• [WHAT YOU SHOULD DO]: Write out each line of the material again, word for word.

• [SUPPLIED DATA]:
━━━━━━

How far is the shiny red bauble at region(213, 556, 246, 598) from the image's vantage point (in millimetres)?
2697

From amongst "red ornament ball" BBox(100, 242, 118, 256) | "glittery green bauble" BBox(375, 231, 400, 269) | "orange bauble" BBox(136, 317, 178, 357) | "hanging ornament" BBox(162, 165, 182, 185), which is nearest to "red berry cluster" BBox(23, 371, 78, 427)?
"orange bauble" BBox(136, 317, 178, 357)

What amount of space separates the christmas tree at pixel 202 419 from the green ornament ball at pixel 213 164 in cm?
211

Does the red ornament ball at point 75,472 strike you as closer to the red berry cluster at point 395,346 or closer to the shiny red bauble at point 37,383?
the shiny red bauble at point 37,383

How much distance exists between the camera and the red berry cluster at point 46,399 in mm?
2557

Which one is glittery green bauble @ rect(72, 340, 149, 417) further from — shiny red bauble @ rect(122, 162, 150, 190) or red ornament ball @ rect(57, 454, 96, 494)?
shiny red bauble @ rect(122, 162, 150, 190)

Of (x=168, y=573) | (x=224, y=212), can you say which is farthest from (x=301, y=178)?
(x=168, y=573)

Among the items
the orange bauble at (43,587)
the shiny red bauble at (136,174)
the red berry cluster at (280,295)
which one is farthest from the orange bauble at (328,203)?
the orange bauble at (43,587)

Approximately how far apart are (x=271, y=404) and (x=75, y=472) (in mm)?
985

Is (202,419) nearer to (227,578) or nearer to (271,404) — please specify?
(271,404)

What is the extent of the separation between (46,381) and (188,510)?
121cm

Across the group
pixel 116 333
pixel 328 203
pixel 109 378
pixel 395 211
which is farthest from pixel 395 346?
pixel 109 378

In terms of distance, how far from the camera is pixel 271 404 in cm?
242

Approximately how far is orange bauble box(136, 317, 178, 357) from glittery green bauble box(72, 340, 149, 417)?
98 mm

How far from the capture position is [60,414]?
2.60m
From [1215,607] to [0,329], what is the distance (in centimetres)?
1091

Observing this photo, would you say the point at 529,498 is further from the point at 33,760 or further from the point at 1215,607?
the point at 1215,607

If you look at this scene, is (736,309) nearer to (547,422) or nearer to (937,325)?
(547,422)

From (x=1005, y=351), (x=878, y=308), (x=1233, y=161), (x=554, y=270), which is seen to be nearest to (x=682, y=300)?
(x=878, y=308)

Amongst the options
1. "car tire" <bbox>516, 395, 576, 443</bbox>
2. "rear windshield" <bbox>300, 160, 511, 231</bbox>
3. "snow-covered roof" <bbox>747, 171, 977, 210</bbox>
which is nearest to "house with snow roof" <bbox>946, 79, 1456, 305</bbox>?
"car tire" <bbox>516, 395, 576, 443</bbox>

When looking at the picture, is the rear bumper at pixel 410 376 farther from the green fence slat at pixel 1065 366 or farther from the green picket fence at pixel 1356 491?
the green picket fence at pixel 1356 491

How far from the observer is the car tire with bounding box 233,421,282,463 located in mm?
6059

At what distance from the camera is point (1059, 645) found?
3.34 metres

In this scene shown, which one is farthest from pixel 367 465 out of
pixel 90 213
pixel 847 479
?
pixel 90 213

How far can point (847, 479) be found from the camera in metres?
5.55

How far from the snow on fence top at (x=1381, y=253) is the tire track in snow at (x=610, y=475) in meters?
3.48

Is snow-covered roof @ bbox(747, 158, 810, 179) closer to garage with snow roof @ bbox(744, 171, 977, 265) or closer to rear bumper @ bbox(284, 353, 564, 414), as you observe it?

━━━━━━

• [TASK RESULT]:
How far is the shiny red bauble at region(213, 556, 246, 598) from the image's vantage point (in millimetres)?
2697

From amongst "red ornament ball" BBox(100, 242, 118, 256) | "glittery green bauble" BBox(375, 231, 400, 269) | "orange bauble" BBox(136, 317, 178, 357) | "hanging ornament" BBox(162, 165, 182, 185), which is nearest to "red berry cluster" BBox(23, 371, 78, 427)?
"orange bauble" BBox(136, 317, 178, 357)

What amount of space separates the christmas tree at pixel 202 419 from the green ornament ball at pixel 213 164 in cm?
211

Does the red ornament ball at point 75,472 strike you as closer to the red berry cluster at point 395,346 or closer to the shiny red bauble at point 37,383?
the shiny red bauble at point 37,383

How much distance exists between the camera and the red berry cluster at point 46,399 in mm?
2557

Which one is glittery green bauble @ rect(72, 340, 149, 417) further from — shiny red bauble @ rect(122, 162, 150, 190) or red ornament ball @ rect(57, 454, 96, 494)?
shiny red bauble @ rect(122, 162, 150, 190)

Of (x=168, y=573) | (x=224, y=212), can you say which is farthest from (x=301, y=178)?
(x=168, y=573)

Among the items
the orange bauble at (43,587)
the shiny red bauble at (136,174)
the red berry cluster at (280,295)
which one is farthest from the orange bauble at (328,203)?
the orange bauble at (43,587)

Approximately how far apart are (x=271, y=404) and (x=75, y=472) (in mm)?
985

Is (202,419) nearer to (227,578) or nearer to (271,404) — please specify?
(271,404)

What is the extent of the separation between (46,381) and (188,510)?
121cm

Across the group
pixel 116 333
pixel 328 203
pixel 109 378
pixel 395 211
which is farthest from pixel 395 346?
pixel 109 378

In terms of distance, how far from the camera is pixel 271 404 in cm?
242

Approximately how far is orange bauble box(136, 317, 178, 357) from glittery green bauble box(72, 340, 149, 417)?
98 mm

How far from the capture position is [60,414]?
2.60m
From [1215,607] to [0,329], what is the distance (in centimetres)?
1091

Observing this photo, would you say the point at 529,498 is further from the point at 33,760 or further from the point at 1215,607?
the point at 1215,607

If you look at this scene, is (736,309) nearer to (547,422) or nearer to (937,325)?
(547,422)

From (x=1005, y=351), (x=878, y=308), (x=1233, y=161), (x=554, y=270), which is seen to be nearest to (x=682, y=300)?
(x=878, y=308)

Amongst the options
1. "car tire" <bbox>516, 395, 576, 443</bbox>
2. "rear windshield" <bbox>300, 160, 511, 231</bbox>
3. "snow-covered roof" <bbox>747, 171, 977, 210</bbox>
which is nearest to "house with snow roof" <bbox>946, 79, 1456, 305</bbox>?
"car tire" <bbox>516, 395, 576, 443</bbox>

When looking at the picture, is the rear bumper at pixel 410 376 farther from the green fence slat at pixel 1065 366 or farther from the green picket fence at pixel 1356 491?
the green picket fence at pixel 1356 491

How far from the observer is the car tire with bounding box 233,421,282,463 located in mm?
6059

At what distance from the camera is point (1059, 645) found?
3.34 metres

In this scene shown, which one is farthest from pixel 367 465 out of
pixel 90 213
pixel 847 479
?
pixel 90 213

How far can point (847, 479) be found from the camera in metres?
5.55

How far from the snow on fence top at (x=1381, y=253) is the tire track in snow at (x=610, y=475) in meters?
3.48

Is snow-covered roof @ bbox(747, 158, 810, 179) closer to garage with snow roof @ bbox(744, 171, 977, 265) or closer to rear bumper @ bbox(284, 353, 564, 414), as you observe it?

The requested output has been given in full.